Las imágenes brutales de la policía española cargando contra la población de Cataluña hablan por sí mismas. De todos los testimonios que hemos podido ver y escuchar, particularmente, me ha impactado uno de una manera especial, el de una joven que, con la voz entrecortada, relataba las miradas de odio de los policías que cargaban contra la multitud. Más tarde, otros testigos han insistido en el mismo hecho. Es un odio ancestral, fomentado a lo largo de siglos, atizado por dos dictaduras en el siglo XX. Un odio que se utilizó para justificar una guerra civil. Un odio fomentado para ganar votos mediante una irresponsable recogida de firmas contra el Estatuto de Autonomía de Cataluña: «ya has firmado contra los catalanes!». Un odio propagado por tertulianos histriónicos, por medios de comunicación que han perdido todo el pudor a la hora de manipular la verdad. Un odio exhibido impúdicamente ante las cámaras con una agresividad calculada, destrozando escuelas con una total indiferencia de lo que pueda pensar la opinión pública internacional. La del domingo, fue una auténtica exhibición de violencia, voluntariamente televisada, dirigida a los espectadores españoles. No en vano, las primeras cargas policiales fueron en los colegios donde estaban concentrados el grueso de los medios de comunicación, donde debían votar el presidente Puigdemont, el vicepresidente Junqueras y la presidenta del Parlamento Forcadell.

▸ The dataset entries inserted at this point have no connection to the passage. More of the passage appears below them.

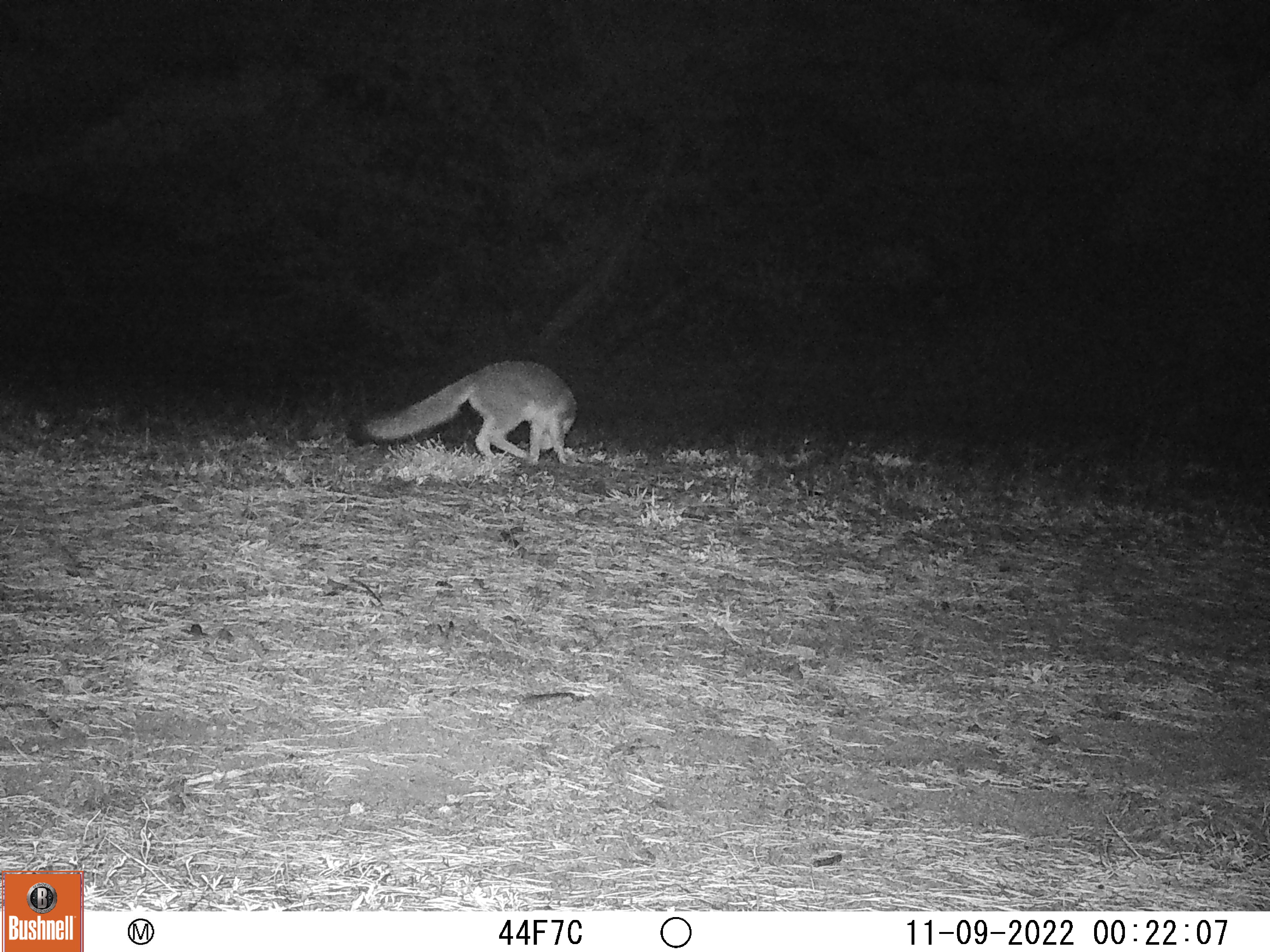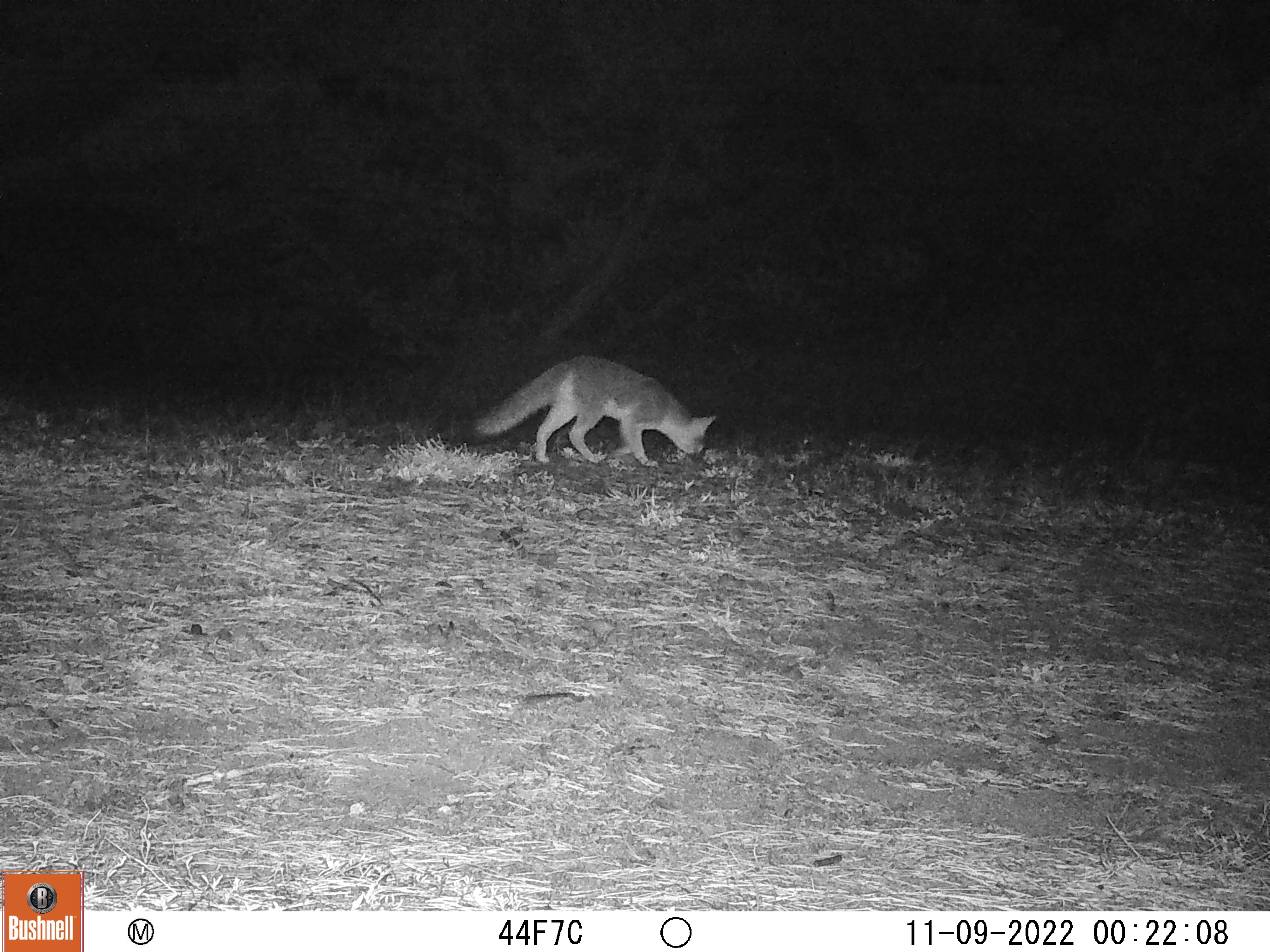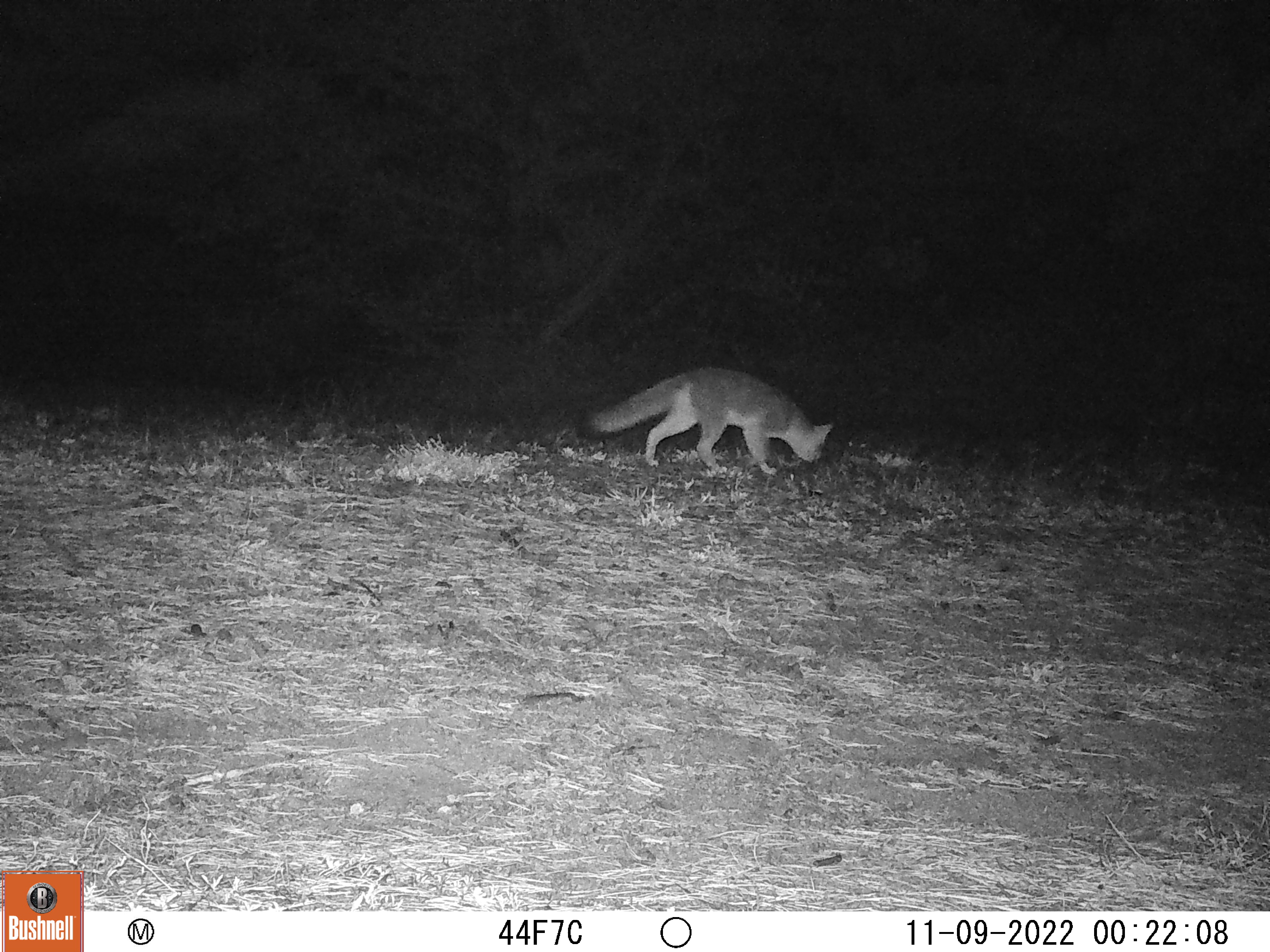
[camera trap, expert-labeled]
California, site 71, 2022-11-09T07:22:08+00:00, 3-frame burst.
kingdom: Animalia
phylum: Chordata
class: Mammalia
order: Carnivora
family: Canidae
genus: Urocyon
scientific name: Urocyon cinereoargenteus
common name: gray fox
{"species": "gray fox (Urocyon cinereoargenteus)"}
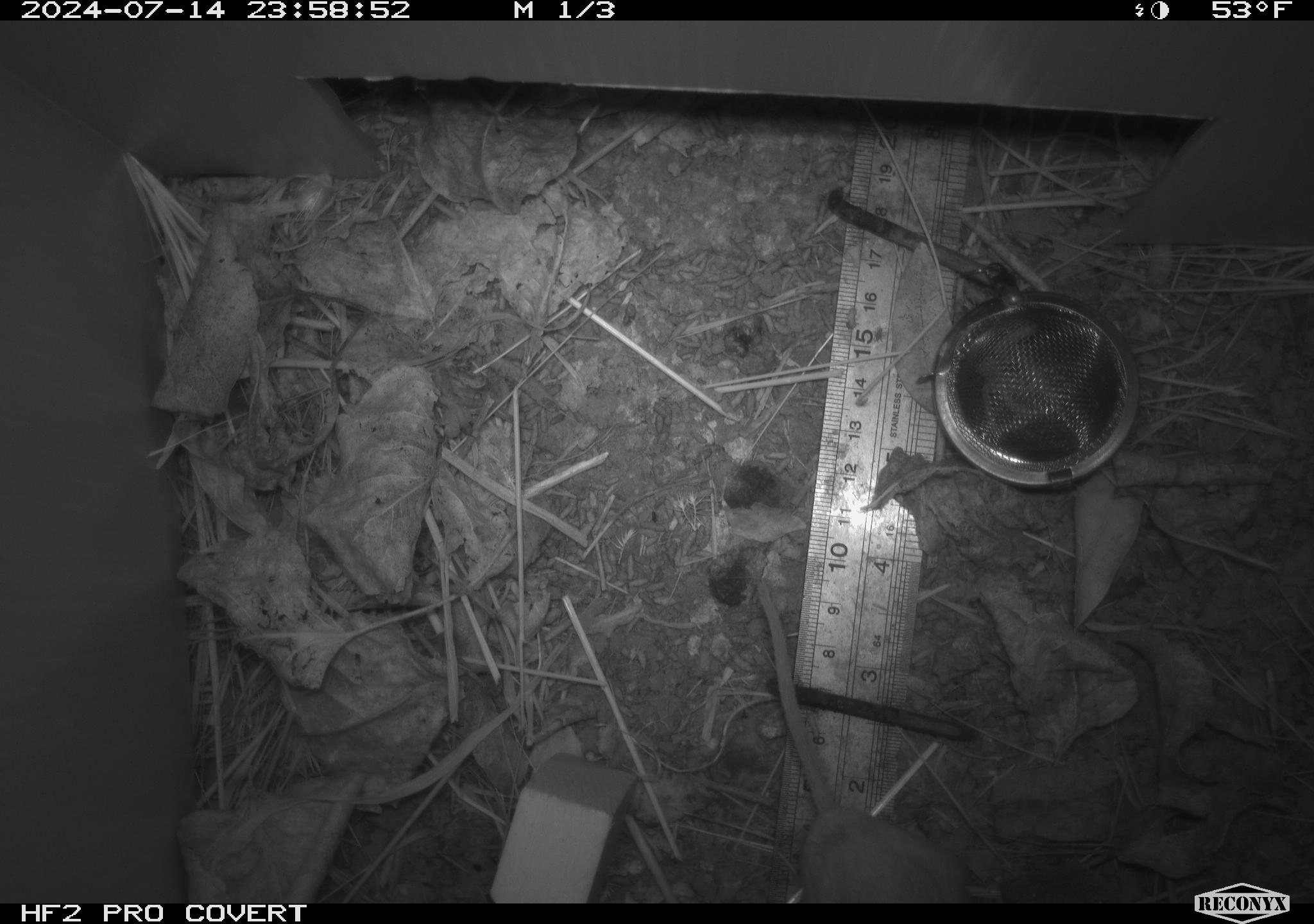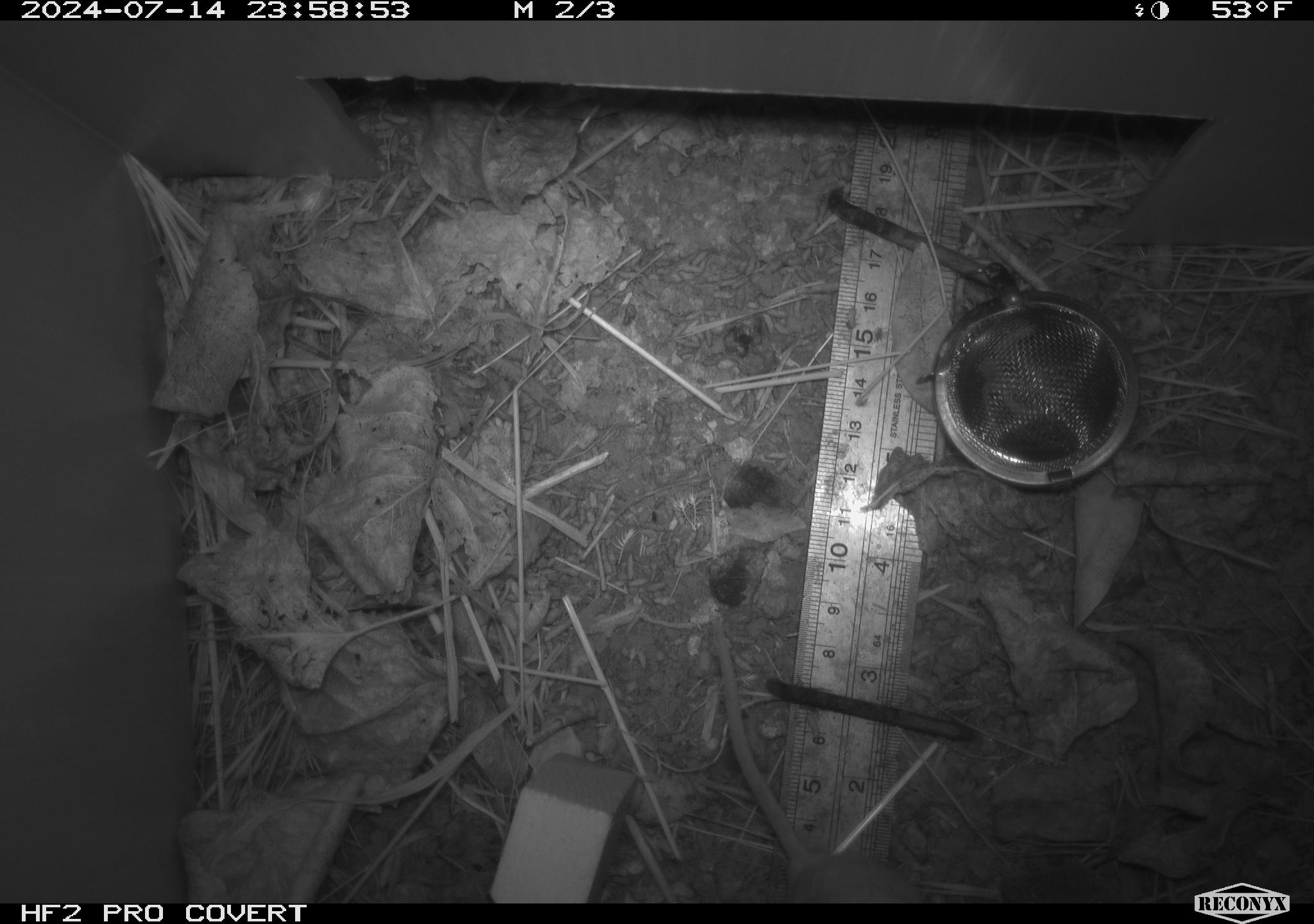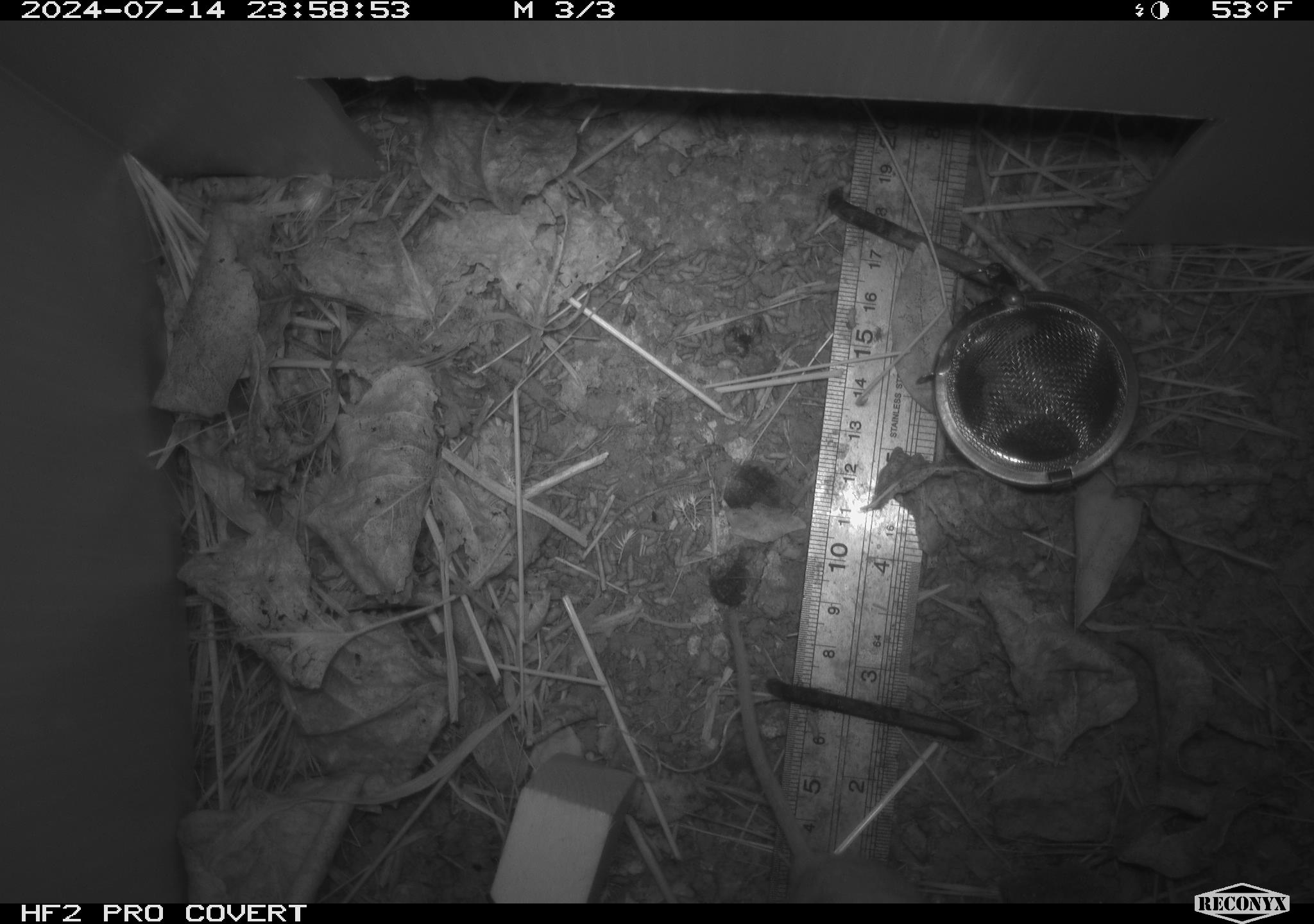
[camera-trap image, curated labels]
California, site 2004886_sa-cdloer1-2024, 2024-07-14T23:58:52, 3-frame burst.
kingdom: Animalia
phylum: Chordata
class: Mammalia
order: Rodentia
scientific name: Rodentia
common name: mouse species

Para el presidente del Gobierno español el objetivo era transmitir una imagen de dureza ante los suyos, aunque fuera a costa de escandalizar a todo el mundo democrático.

Este odio se manifestó en cada porrazo, en cada patada, en cada pelota de goma… y lo han sentido los catalanes. Aquel «a por ellos» no era broma. Por eso, el domingo se rompió mucho más que la convivencia política entre Cataluña y España, se produjo una ruptura emocional incurable. Después de estos hechos, ¿por qué los ciudadanos de Cataluña han de querer compartir instituciones con una gente que los trata de «ellos» y que les manifiesta un odio tan profundo? ¿Y quien se lo puede reprochar? Sobre todo, cuando desde la izquierda, con la loable excepción de Pablo Iglesias, han dado alas a Rajoy para que ejerciera la represión, primero contra la Generalitat, después contra el pueblo que ejercía el derecho a votar de manera pacífica y, incluso, gandiana. El PSOE de Andalucía, Felipe González, Guerra, Rodríguez Ibarra, el diario El País… exigiendo más mano dura contra los independentistas. El mismo Pedro Sánchez, el domingo por la noche, con una voz compungida lamentaba la violencia pero la atribuía principalmente a la Generalitat, mientras seguía delegando en Rajoy una solución negociada. A pesar de la gran concentración espontánea en la Puerta del Sol de Madrid en apoyo a Cataluña, los catalanes deben sentirse muy solos dentro de este Estado. Después de siete años saliendo a la calle de forma masiva, sin el más mínimo incidente, son ignorados, insultados, vejados y, finalmente, apaleados ante los ojos de todo el mundo.

Cataluña se va… y nosotros nos quedamos. Nos quedamos en un Estado donde los franquistas se han manifestado orgullosos, no sólo en las calles, exhibiendo símbolos fascistas y cantando el «Cara al Sol». Hemos visto el fascismo en el Gobierno, en la fiscalía, en la policía, en determinados tribunales, en el Constitucional: un Estado donde se persiguen urnas y los fascistas campan con toda libertad; un Estado gobernado por el partido más corrupto de Europa, que apela a la defensa de la legalidad y de la Justicia, cuando ha burlado las leyes y ha obstaculizado y manipulado la Justicia.

Cataluña se va, impotente ante su fracaso para modernizar un Estado que no quiere cambiar, tan pagado de sí mismo. Y nosotros, algunos, con redoblada admiración os decimos: Adiós Cataluña… y hasta pronto!